- [SOURCE DOCUMENT]
= = = = = = =
The Obama campaign is preparing this week to send paid workers into states where Democratic party candidates have not previously been competitive, expanding the political battleground in November and drawing in millions of first-time voters through voter-registration drives.

The latest opinion poll, for Newsweek magazine, was the first to show Mr Obama pulling ahead since he wrapped up the nomination fight against Hillary Clinton, ending months of damaging internecine rivalry and winning her endorsement. He leads Mr McCain by 51 to 36 per cent.

And the results showed that former Clinton supporters were quickly rallying to the Obama campaign, helping bolster his solid support among younger voters and independents.

But political analysts cautioned that the poll was out of step with others taken in recent weeks, which have showed Mr McCain trailing Mr Obama by less than the margin of error. Republicans also pointed out that Michael Dukakis was leading George HW Bush at this stage in the polling ahead of the 1988 election, which Mr Dukakis went on to lose by 8 percentage points.

"Obama and Clinton were in a pitched battle, and that's going to impact things," said the poll's organiser, Larry Hugick. "Now that we've gotten away from that period, this is the kind of bounce they've been talking about."
= = = = = = =
- [TASKS]
[A] Please copy from the article on the Obama campaign the part that opens with the words containing "And the results" and closes with "voters and independents.".
[B] Write a continuation of the article on the Obama campaign, starting after its final sentence.

- [SUPPLIED MATERIAL]
= = = = = = =
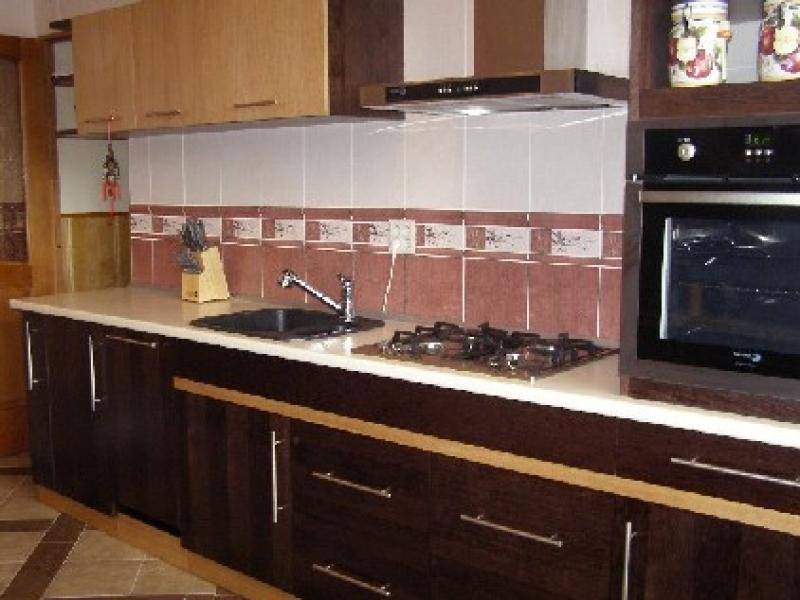 кухонный гарнитур прямой массив в Нижнем Тагиле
= = = = = = =
- [SOLVED TASKS]
[A]
And the results showed that former Clinton supporters were quickly rallying to the Obama campaign, helping bolster his solid support among younger voters and independents.

[B]
The Newsweek survey, of 1,010 registered voters, was conducted in the middle of last week, before Mr Obama abandoned his promise to take public funds for the campaign and accept the spending limits that are a condition of public financing. That U-turn continued to be debated on weekend political talk shows and even prominent supporters struggled to defend the reversal, which will allow Obama to wage the most expensive political campaign in US history.

Senator McCain described Mr Obama's U-turn as "a big deal" that would allow them to pin charges of political expediency on a candidate who has promised to clean up politics. Mr Obama said 1.4 million people had contributed money to his campaign, mostly in small donations, meaning he could not be manipulated by special interests.

The Obama campaign has calculated that any damage will be outweighed by the opportunity to raise what some commentators could become a $300m (£145m) warchest. Mr McCain, who is sticking to public financing, will be limited to about $84m.

In a contrast to recent elections, where spending has been almost completely focused on swing states, Mr Obama is assembling a paid staff in all 50 states and considering buying nationwide television advertising slots. Campaign strategists believe that previously solid Republican states such as Georgia could come into play in November.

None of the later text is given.